- Description of the task -
Output the rows from the line with "What element of" up to and including the line with "4. (x=117, y=193)" as a JSON list of strings, one string per line, skipping blank lines.

(Stored entries)
--- BEGIN ---

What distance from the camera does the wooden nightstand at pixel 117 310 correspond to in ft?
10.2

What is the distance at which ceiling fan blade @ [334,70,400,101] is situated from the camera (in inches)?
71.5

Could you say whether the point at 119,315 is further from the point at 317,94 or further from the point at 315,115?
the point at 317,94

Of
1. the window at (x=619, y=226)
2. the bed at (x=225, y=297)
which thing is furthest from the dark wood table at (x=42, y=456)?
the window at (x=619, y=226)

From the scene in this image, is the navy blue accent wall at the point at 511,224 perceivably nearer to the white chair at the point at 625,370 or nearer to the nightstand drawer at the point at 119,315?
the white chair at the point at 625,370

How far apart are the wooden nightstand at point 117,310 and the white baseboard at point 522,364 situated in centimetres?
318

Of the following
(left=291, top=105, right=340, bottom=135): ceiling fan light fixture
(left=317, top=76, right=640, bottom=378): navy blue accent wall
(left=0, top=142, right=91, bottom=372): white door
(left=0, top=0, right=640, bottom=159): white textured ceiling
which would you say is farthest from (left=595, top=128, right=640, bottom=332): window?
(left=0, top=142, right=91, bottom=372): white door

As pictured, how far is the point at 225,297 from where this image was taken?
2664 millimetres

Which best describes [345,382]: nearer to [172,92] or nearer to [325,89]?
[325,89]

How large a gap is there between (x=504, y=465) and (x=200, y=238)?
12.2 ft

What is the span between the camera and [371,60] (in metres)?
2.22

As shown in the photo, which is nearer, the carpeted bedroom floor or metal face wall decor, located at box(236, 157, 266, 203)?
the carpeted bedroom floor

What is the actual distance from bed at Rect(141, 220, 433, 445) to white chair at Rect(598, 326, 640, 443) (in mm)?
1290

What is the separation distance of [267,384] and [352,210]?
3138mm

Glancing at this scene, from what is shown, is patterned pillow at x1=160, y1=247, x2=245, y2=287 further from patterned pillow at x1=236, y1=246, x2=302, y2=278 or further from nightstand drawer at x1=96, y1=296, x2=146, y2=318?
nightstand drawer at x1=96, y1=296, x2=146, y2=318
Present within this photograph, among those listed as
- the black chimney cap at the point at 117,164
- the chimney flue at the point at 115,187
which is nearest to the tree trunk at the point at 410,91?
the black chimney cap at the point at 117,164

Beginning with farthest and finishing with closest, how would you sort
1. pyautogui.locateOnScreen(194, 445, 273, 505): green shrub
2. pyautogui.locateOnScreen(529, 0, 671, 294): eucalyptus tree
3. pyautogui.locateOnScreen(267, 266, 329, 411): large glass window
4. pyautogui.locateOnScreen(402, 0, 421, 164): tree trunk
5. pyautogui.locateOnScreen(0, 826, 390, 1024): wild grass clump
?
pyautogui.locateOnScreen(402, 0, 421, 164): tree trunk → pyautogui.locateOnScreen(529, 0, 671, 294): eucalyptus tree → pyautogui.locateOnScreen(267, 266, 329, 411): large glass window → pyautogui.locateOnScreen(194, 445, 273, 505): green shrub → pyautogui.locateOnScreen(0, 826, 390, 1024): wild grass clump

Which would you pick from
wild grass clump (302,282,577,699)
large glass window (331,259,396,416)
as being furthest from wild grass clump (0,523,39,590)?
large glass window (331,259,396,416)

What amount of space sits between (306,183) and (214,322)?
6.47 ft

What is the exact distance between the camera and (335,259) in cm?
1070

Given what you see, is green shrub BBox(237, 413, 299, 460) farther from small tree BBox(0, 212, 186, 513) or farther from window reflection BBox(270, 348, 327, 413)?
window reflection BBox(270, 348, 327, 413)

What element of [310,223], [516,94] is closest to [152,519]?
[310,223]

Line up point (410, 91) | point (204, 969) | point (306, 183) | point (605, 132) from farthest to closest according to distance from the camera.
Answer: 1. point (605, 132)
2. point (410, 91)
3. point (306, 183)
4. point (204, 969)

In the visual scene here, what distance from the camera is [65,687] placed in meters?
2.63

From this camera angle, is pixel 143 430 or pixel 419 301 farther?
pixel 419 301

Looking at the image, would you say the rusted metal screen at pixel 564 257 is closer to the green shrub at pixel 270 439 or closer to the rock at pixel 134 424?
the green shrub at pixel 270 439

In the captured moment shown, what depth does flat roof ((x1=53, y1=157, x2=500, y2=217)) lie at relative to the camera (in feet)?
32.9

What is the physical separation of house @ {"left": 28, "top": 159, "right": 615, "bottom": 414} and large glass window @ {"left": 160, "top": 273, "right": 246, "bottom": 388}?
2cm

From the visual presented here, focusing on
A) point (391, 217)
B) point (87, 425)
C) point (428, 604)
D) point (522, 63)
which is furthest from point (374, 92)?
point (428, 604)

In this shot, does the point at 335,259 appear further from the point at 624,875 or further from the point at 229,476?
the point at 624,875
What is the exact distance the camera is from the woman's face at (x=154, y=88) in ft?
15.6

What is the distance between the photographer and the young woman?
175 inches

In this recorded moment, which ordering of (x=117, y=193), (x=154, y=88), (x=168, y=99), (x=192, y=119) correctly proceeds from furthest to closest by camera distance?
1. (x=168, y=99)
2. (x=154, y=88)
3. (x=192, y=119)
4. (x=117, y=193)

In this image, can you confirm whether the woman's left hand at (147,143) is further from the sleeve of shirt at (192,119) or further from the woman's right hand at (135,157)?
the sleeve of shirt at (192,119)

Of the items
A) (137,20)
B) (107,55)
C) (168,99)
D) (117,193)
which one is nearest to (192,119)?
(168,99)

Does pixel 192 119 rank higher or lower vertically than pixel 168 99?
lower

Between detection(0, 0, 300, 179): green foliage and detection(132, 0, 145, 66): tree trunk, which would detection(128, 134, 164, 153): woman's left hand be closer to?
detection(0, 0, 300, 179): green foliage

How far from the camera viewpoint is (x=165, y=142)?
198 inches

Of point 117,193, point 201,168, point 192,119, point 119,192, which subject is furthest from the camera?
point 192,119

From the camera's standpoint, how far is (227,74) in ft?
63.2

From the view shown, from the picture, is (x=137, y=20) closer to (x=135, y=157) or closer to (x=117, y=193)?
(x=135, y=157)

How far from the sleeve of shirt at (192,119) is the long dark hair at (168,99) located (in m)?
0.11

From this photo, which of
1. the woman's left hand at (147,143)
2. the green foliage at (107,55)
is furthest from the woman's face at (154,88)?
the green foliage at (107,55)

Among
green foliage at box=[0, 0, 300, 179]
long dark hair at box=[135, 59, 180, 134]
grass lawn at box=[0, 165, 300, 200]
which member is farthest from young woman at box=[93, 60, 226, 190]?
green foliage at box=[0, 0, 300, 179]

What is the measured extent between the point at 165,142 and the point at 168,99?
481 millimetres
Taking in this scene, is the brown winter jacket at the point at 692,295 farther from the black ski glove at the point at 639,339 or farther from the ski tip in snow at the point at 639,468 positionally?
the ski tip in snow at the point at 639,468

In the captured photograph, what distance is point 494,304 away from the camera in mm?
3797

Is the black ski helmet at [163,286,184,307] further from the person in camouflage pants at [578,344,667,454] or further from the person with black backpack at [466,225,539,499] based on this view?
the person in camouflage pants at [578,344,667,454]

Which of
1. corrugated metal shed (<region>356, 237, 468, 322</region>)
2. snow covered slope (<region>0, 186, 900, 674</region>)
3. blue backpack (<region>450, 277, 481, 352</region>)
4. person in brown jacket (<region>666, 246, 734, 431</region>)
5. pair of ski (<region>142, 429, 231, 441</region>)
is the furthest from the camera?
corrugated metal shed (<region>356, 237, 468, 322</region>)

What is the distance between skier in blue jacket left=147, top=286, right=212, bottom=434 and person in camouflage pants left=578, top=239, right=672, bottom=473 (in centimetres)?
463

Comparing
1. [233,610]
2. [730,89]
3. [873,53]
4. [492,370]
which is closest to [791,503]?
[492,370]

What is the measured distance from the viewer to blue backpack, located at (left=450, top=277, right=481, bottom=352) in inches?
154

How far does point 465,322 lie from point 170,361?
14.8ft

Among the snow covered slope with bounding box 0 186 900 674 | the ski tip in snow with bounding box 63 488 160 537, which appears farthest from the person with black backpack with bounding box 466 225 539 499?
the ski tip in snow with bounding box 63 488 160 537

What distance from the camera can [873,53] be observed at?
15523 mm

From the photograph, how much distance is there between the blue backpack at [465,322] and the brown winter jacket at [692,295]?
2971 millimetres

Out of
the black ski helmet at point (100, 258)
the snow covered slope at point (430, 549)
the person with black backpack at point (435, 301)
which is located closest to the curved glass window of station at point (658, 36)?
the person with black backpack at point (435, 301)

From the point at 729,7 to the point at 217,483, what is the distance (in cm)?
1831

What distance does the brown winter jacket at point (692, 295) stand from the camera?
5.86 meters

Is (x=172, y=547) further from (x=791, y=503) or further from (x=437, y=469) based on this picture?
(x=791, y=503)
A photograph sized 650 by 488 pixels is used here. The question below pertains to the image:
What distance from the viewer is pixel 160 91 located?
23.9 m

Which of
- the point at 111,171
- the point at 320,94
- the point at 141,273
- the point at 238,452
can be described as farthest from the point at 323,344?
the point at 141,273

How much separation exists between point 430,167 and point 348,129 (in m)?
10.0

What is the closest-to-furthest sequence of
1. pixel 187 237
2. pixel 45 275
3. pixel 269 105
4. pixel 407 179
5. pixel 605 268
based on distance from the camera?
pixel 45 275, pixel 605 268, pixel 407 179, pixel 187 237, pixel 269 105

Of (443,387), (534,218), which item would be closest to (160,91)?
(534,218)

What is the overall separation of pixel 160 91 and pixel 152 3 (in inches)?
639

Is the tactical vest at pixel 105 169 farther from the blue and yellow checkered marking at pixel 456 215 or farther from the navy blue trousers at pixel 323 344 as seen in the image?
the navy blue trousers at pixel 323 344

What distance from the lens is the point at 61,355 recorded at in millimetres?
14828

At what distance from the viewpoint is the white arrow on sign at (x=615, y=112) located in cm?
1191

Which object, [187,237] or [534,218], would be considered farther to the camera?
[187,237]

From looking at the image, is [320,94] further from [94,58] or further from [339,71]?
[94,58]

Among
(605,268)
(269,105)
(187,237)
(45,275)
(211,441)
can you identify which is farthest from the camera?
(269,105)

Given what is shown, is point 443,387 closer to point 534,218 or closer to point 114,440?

--- END ---

- Correct output -
[
  "What element of [310,223], [516,94] is closest to [152,519]?",
  "[310,223]",
  "Line up point (410, 91) | point (204, 969) | point (306, 183) | point (605, 132) from farthest to closest according to distance from the camera.",
  "Answer: 1. point (605, 132)",
  "2. point (410, 91)",
  "3. point (306, 183)",
  "4. point (204, 969)",
  "In the visual scene here, what distance from the camera is [65,687] placed in meters?",
  "2.63",
  "From this camera angle, is pixel 143 430 or pixel 419 301 farther?",
  "pixel 419 301",
  "Looking at the image, would you say the rusted metal screen at pixel 564 257 is closer to the green shrub at pixel 270 439 or closer to the rock at pixel 134 424?",
  "the green shrub at pixel 270 439",
  "In the captured moment shown, what depth does flat roof ((x1=53, y1=157, x2=500, y2=217)) lie at relative to the camera (in feet)?",
  "32.9",
  "What is the physical separation of house @ {\"left\": 28, \"top\": 159, \"right\": 615, \"bottom\": 414} and large glass window @ {\"left\": 160, \"top\": 273, \"right\": 246, \"bottom\": 388}?",
  "2cm",
  "From the visual presented here, focusing on",
  "A) point (391, 217)",
  "B) point (87, 425)",
  "C) point (428, 604)",
  "D) point (522, 63)",
  "which is furthest from point (374, 92)?",
  "point (428, 604)",
  "In this shot, does the point at 335,259 appear further from the point at 624,875 or further from the point at 229,476?",
  "the point at 624,875",
  "What is the exact distance the camera is from the woman's face at (x=154, y=88) in ft?",
  "15.6",
  "What is the distance between the photographer and the young woman?",
  "175 inches",
  "In this recorded moment, which ordering of (x=117, y=193), (x=154, y=88), (x=168, y=99), (x=192, y=119) correctly proceeds from furthest to closest by camera distance?",
  "1. (x=168, y=99)",
  "2. (x=154, y=88)",
  "3. (x=192, y=119)",
  "4. (x=117, y=193)"
]